» 課題
小沢昭一さんの訃報記事を読み、次の問いに答えよ。
1. 小沢さんは何歳で亡くなったか。
2. 亡くなった際に寄り添っていたのは誰か。
3. 今年8月15日に入院したのはなぜか。

» 演習用本文
##########

味わい深く、軽妙な語り口で親しまれた俳優小沢昭一(おざわ・しょういち)さんが、10日午前1時20分、前立腺がんのため、都内の自宅で死去した。83歳。98年に前立腺がんが発見され、10年には頸椎(けいつい)に転移。治療しながら仕事をしていたが、8月から入退院を繰り返し、10月の退院後は自宅で静養していた。

 小沢さんが、静かに天国に旅立った。所属事務所によると、亡くなった際には、妻英子さん1人が寄り添っていたが、近所に住む長男と長女は間に合わなかった。静かに眠るように亡くなったようだと説明した。

 98年に前立腺がんが見つかり、10年には頸椎に転移していることが分かったが、入院せず放射線治療などを行っていた。同事務所は、転移には動揺を感じさせずに淡々とした様子だったと説明した。今年8月15日には猛暑の影響で、体力が落ちたことから25日まで入院した。体調が回復したように見えたが、9月に入ると、食事ができなくなり、同13日に再入院。所属事務所は「1、2週間様子をみるための入院で再入院後は病院内を歩き、コンビニにも出かけていました」と説明した。

##########

» 提示資料
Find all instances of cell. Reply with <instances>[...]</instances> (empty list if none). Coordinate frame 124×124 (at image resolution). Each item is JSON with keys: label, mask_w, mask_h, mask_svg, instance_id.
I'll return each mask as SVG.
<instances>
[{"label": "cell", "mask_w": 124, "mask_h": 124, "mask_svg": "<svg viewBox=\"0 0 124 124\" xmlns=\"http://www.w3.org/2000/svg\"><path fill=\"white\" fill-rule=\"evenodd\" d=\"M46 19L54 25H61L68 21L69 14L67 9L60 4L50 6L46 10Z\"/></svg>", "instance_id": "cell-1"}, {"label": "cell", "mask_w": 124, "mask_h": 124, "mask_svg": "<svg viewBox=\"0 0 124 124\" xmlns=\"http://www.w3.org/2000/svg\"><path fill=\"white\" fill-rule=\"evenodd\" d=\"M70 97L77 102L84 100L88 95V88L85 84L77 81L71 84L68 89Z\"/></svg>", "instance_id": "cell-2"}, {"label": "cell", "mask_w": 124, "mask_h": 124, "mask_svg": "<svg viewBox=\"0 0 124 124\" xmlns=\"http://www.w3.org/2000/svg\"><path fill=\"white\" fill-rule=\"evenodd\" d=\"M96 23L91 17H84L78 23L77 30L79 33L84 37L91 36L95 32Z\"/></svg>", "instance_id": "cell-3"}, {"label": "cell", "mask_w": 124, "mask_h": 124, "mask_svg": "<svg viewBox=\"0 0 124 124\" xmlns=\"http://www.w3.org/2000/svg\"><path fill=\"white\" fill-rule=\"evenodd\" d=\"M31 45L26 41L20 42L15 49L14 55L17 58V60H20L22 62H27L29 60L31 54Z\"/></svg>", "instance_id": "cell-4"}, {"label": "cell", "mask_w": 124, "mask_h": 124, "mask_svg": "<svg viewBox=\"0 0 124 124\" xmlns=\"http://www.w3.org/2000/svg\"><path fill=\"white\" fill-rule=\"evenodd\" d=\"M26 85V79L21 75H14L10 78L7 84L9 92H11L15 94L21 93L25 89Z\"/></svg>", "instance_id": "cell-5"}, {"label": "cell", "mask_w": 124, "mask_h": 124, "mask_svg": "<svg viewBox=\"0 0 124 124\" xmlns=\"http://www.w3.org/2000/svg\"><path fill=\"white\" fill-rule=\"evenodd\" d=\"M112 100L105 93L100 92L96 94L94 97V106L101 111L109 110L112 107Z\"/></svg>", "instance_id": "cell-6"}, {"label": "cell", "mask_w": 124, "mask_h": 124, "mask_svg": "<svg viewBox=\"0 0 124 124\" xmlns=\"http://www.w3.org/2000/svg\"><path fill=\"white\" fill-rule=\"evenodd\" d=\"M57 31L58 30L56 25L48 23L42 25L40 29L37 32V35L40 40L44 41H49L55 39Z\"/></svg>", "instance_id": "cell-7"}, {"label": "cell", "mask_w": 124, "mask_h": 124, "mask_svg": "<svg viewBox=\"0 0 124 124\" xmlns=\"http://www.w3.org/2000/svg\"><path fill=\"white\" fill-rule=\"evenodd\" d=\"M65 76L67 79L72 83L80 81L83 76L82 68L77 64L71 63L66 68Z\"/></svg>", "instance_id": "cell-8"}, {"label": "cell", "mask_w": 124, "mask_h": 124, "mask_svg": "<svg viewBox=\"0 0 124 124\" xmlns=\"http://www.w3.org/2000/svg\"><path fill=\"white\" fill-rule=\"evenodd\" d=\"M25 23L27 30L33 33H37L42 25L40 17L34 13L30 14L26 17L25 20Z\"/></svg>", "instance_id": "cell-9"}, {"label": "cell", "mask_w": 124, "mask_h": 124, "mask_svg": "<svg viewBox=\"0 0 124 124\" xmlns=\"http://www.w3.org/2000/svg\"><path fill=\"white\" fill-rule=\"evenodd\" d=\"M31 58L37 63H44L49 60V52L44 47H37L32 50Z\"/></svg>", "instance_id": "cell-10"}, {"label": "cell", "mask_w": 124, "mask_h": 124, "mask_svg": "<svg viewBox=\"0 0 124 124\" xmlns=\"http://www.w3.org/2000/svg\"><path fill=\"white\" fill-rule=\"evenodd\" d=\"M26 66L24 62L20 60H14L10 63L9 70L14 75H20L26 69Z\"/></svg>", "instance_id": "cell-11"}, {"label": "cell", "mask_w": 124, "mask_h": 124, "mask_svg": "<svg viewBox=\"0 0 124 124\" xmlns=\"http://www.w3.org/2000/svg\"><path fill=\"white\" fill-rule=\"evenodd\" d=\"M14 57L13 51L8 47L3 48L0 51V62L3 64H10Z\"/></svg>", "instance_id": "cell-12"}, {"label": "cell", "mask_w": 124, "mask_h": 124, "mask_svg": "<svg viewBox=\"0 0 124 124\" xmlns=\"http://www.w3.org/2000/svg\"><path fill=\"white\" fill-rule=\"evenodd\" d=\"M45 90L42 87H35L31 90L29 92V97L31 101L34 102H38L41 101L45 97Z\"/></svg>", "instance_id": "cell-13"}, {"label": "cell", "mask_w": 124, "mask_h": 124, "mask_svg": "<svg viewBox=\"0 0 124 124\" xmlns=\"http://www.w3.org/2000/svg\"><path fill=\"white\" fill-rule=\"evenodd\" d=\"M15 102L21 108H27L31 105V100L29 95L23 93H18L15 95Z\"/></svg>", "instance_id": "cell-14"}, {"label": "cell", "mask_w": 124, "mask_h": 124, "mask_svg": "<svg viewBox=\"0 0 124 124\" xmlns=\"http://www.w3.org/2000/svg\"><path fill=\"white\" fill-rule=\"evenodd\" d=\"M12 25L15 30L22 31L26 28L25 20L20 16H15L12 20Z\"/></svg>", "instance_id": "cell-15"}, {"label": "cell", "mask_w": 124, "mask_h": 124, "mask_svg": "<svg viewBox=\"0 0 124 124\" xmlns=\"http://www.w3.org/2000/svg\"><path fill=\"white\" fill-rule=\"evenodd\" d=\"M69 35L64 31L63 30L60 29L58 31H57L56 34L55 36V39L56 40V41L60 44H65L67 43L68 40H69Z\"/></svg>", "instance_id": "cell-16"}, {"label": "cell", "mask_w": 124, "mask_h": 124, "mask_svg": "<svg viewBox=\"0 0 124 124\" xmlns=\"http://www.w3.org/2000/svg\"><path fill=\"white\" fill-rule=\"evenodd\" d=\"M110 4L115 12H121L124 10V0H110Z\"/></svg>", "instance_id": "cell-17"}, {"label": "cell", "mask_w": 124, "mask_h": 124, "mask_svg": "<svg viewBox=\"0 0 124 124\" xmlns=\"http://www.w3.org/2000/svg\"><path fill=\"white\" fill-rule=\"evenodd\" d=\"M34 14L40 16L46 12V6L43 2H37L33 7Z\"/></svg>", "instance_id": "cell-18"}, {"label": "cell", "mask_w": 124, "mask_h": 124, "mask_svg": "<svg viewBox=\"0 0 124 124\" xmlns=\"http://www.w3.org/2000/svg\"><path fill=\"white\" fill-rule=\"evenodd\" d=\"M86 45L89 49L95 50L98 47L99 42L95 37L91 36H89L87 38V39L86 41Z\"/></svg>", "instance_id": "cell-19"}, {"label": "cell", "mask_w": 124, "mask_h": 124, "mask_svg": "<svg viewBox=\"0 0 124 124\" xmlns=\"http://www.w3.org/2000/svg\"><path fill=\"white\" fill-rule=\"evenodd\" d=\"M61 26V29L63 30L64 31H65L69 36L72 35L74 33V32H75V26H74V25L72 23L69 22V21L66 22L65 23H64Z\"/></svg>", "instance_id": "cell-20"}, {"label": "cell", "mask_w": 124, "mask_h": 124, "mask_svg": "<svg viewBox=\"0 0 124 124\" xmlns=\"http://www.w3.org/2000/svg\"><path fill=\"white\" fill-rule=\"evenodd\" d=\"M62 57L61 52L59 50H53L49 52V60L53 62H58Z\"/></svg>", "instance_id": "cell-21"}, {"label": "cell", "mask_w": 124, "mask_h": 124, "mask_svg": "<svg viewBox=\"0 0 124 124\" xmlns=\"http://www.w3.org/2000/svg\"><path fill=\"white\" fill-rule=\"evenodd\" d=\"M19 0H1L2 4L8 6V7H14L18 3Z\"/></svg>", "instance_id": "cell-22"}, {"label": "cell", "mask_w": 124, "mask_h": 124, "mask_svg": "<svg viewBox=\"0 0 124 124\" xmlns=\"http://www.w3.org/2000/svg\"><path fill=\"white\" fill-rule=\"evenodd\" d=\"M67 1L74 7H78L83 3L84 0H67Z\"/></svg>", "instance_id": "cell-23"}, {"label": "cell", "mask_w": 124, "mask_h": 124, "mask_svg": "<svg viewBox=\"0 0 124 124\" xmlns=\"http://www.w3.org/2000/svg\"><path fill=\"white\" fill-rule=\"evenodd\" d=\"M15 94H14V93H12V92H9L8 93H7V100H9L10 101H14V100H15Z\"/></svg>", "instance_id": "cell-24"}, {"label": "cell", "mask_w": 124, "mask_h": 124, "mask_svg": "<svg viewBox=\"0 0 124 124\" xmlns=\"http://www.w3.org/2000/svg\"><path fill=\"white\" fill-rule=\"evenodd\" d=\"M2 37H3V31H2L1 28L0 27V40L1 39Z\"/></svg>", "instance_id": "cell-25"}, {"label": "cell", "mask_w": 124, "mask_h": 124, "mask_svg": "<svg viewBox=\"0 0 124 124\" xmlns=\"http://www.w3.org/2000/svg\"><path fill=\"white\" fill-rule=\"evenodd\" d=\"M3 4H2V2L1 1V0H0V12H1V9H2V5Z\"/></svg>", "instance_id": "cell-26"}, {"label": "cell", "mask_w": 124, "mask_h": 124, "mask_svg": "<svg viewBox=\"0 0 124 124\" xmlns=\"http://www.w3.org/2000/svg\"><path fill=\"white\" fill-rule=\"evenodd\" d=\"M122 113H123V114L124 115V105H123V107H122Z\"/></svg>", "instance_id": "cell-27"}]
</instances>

##########

» 解答欄
1. 83歳。
2. 妻の英子さん1人。
3. 猛暑の影響で体力が落ちたため。